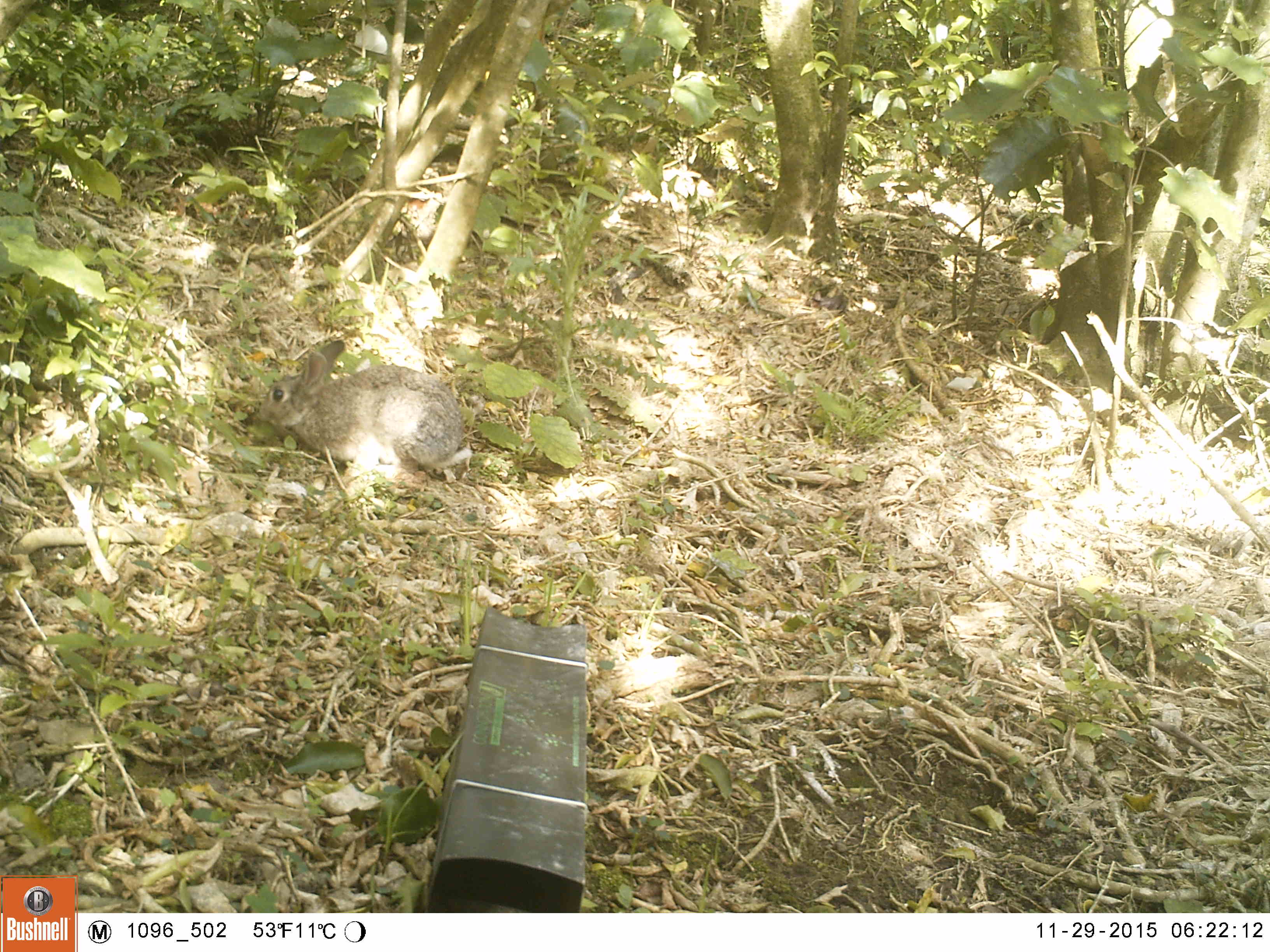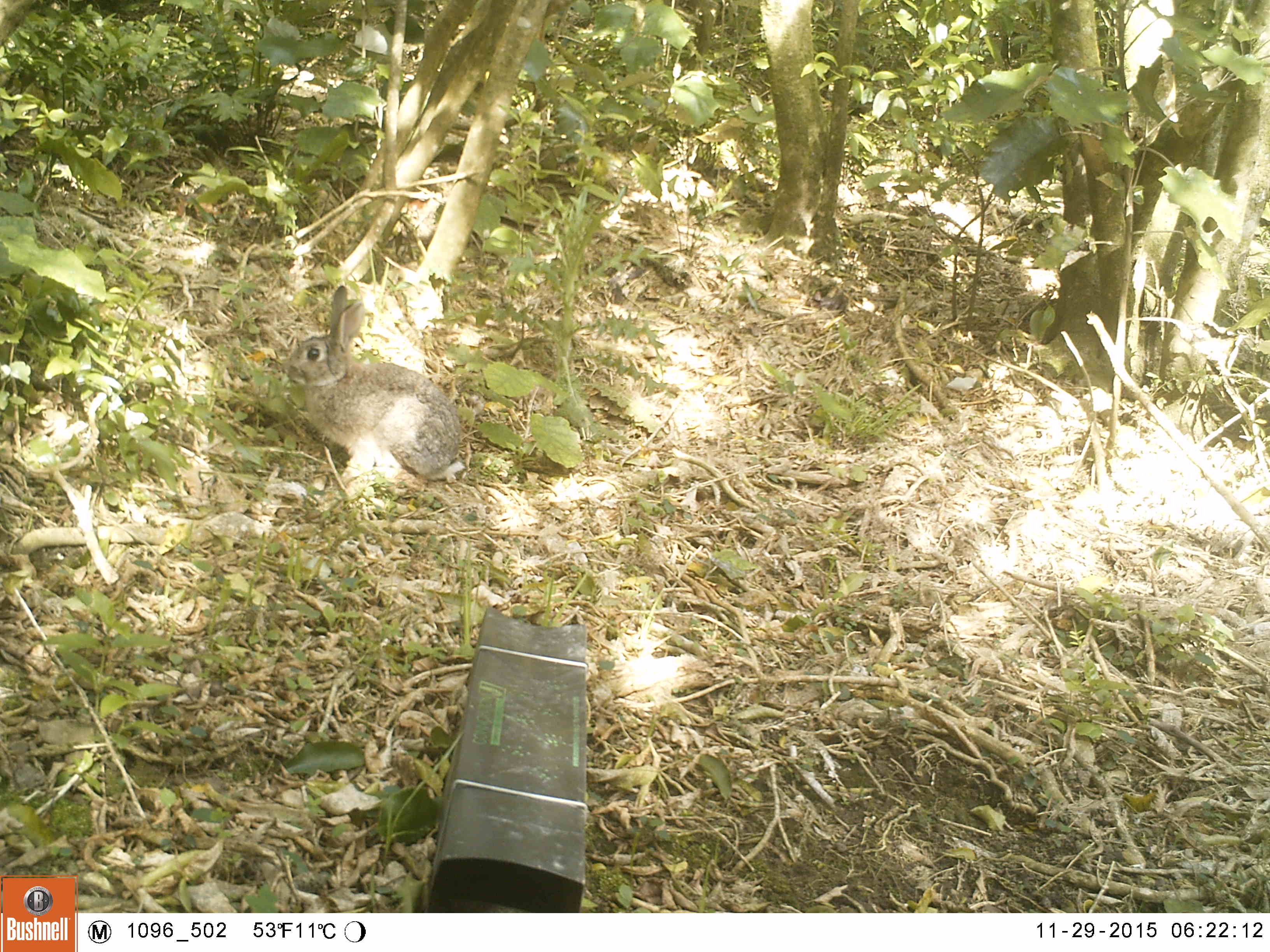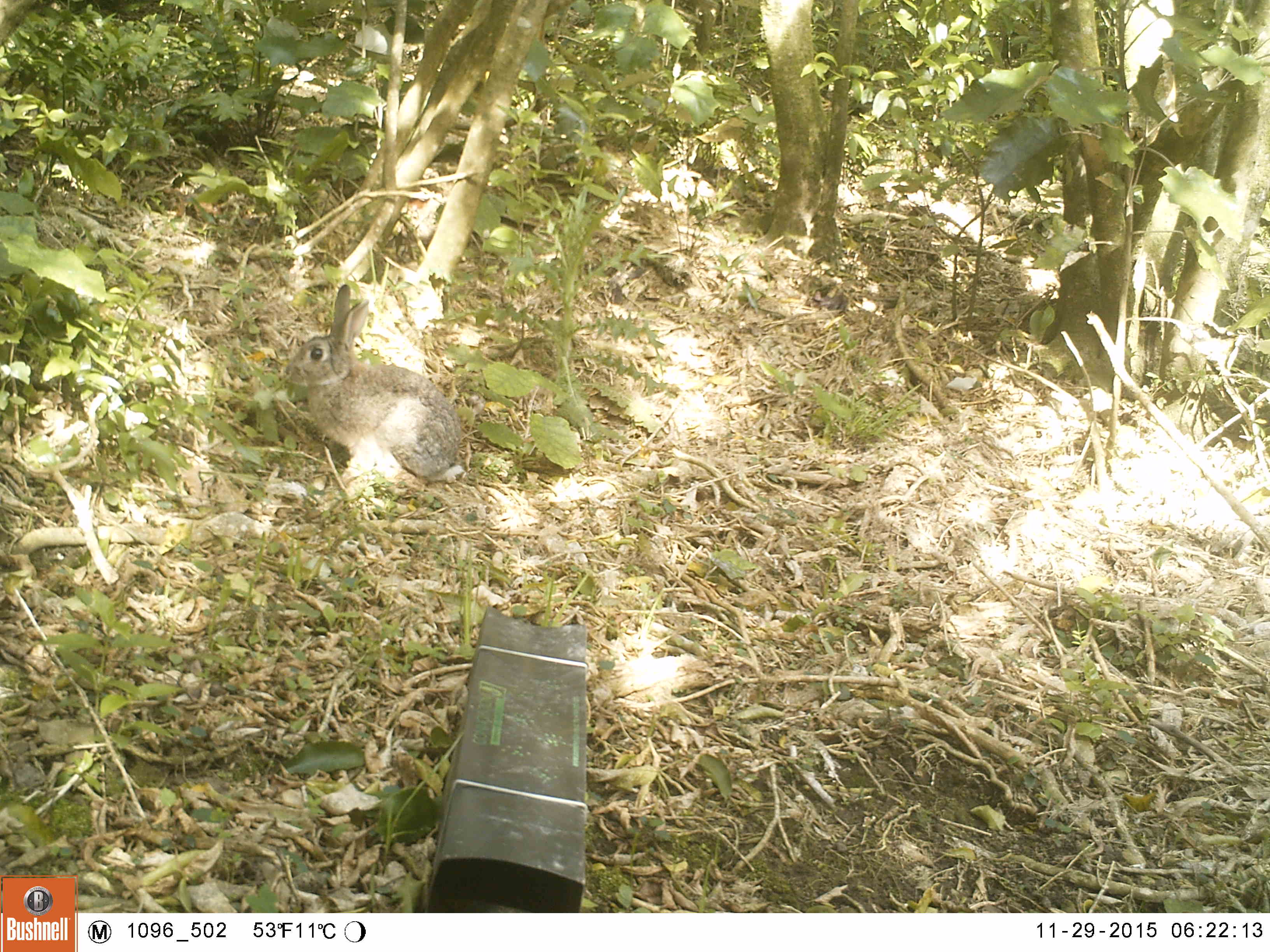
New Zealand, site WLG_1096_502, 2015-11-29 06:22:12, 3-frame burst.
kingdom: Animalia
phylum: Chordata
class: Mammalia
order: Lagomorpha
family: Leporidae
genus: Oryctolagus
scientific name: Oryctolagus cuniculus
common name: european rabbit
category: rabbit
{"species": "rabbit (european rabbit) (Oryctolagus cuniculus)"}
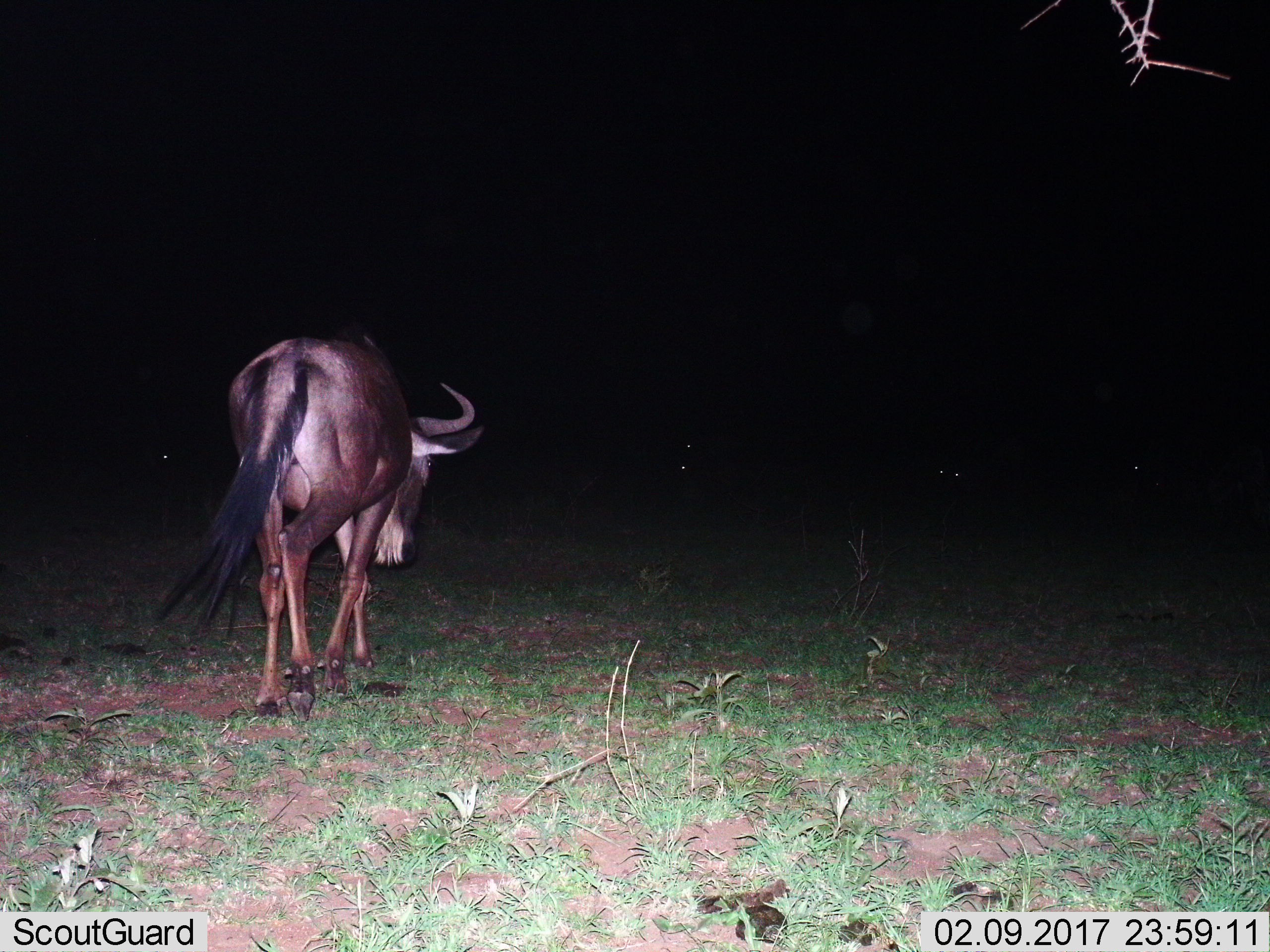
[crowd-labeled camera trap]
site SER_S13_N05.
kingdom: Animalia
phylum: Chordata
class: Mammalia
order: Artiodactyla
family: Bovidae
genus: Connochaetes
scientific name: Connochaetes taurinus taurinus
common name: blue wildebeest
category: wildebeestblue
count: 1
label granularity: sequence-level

################

→ **WHAT YOU WILL DO**: The answer is the full set of records printed exactly, less the pictures.

→ **WRITTEN ANSWER**:
New Zealand, site WLG_1096_502, 2015-11-29 06:22:12, 3-frame burst.
kingdom: Animalia
phylum: Chordata
class: Mammalia
order: Lagomorpha
family: Leporidae
genus: Oryctolagus
scientific name: Oryctolagus cuniculus
common name: european rabbit
category: rabbit
{"species": "rabbit (european rabbit) (Oryctolagus cuniculus)"}
[crowd-labeled camera trap]
site SER_S13_N05.
kingdom: Animalia
phylum: Chordata
class: Mammalia
order: Artiodactyla
family: Bovidae
genus: Connochaetes
scientific name: Connochaetes taurinus taurinus
common name: blue wildebeest
category: wildebeestblue
count: 1
label granularity: sequence-level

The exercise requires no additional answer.